American Angus Association to release new EPD for feed efficiency this fall.

Published on: Sep 10, 2010
Beginning this fall, Angus breeders will have access to the industry's latest advancement in selecting animals for feed efficiency - the residual average daily gain EPD (or RADG).

The American Angus Association and Angus Genetics Inc. will introduce the RADG EPD, which characterizes post weaning efficiency differences in future progeny of Angus breeding stock. The new EPD capitalizes on the use of individual feed intake data, a sizeable growth database in Angus cattle, and the latest genomic technology.

"Feed costs are a significant financial component that producers must consider. The residual average daily gain EPD helps both seedstock and commercial cattlemen select Angus genetics expected to gain more on a comparable amount of feed," says Bill Bowman, AGI president.

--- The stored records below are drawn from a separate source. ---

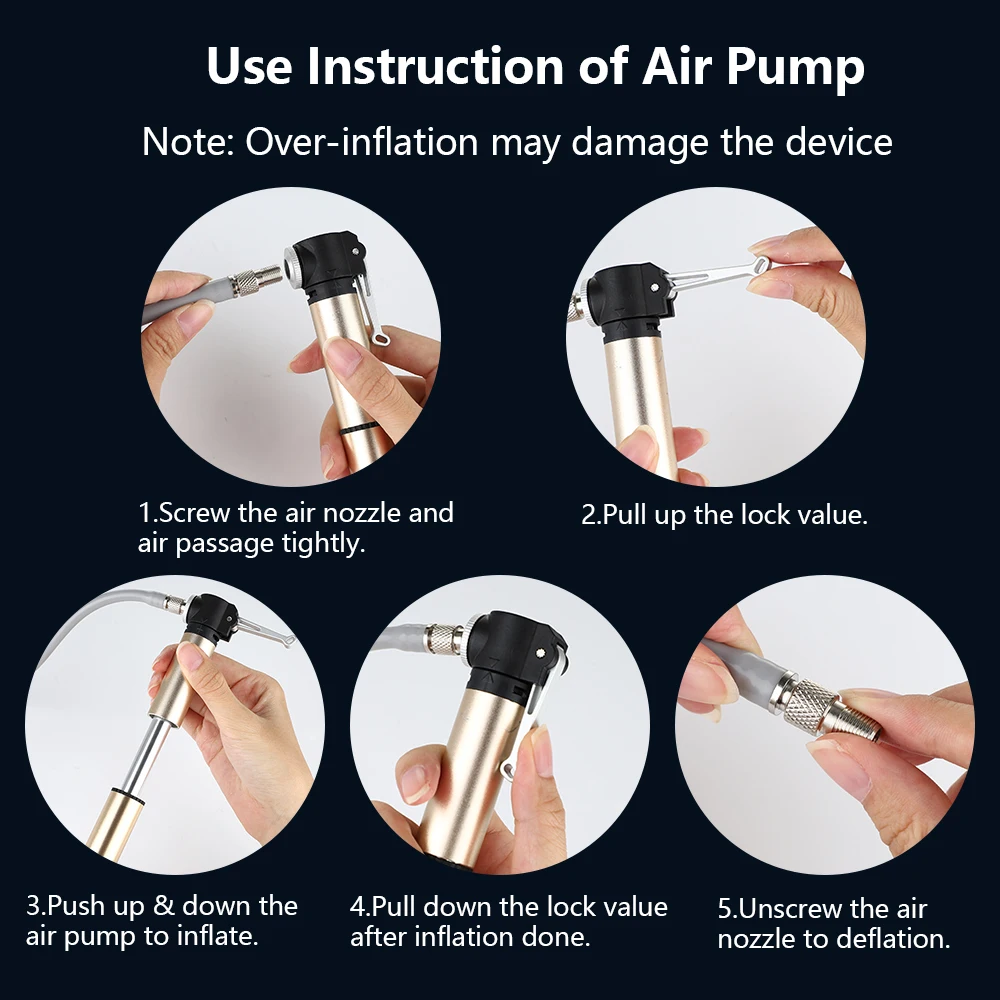 Use Instruction of Air Pump

Note: Over-inflation may damage the device

1.Screw the air nozzle and air passage tightly.

2.Pull up the lock value.

3.Push up & down the air pump to inflate.

4.Pull down the lock value after inflation done.

5.Unscrew the air nozzle to deflation.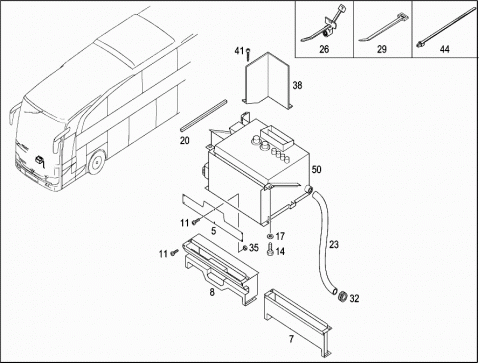 26
29
44
41
38
20
50
11
5
17
35
11
14
23
8
32
7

The RADG EPD is the result of individual intake data captured from several years of research projects funded through the Angus Foundation and the American Angus Association and conducted by University of Illinois, North Carolina State University, and Iowa State University. Aided by technological advancements in intake measuring systems, this research — as well as cooperative data from breeders and bull test stations - has provided individual feed intake data that becomes an integral part of the genetic evaluation.

"The RADG EPD is a balanced approach to identifying cattle that — with a given quantity of feed — excel at converting," says Sally Northcutt, American Angus Association director of genetic research. "The leveraging of the individual intake data, combined with the genomic information on dry matter intake in a weekly genetic evaluation will give Angus producers nearly 'real-time' selection of more feed-efficient genetics."

"We wanted to put this selection tool in industry-friendly terminology that best represented what's being evaluated," Bowman says. "Producers are already familiar with average daily gain so this should be a relatively easy tool to understand and adopt."

In addition, the use of DNA technology allows calves to be included in the evaluation for RADG EPDs, providing ranchers with tools to more rapidly target economically relevant traits. RADG EPDs will be calculated on a weekly basis as part of the American Angus Association's National Cattle Evaluation.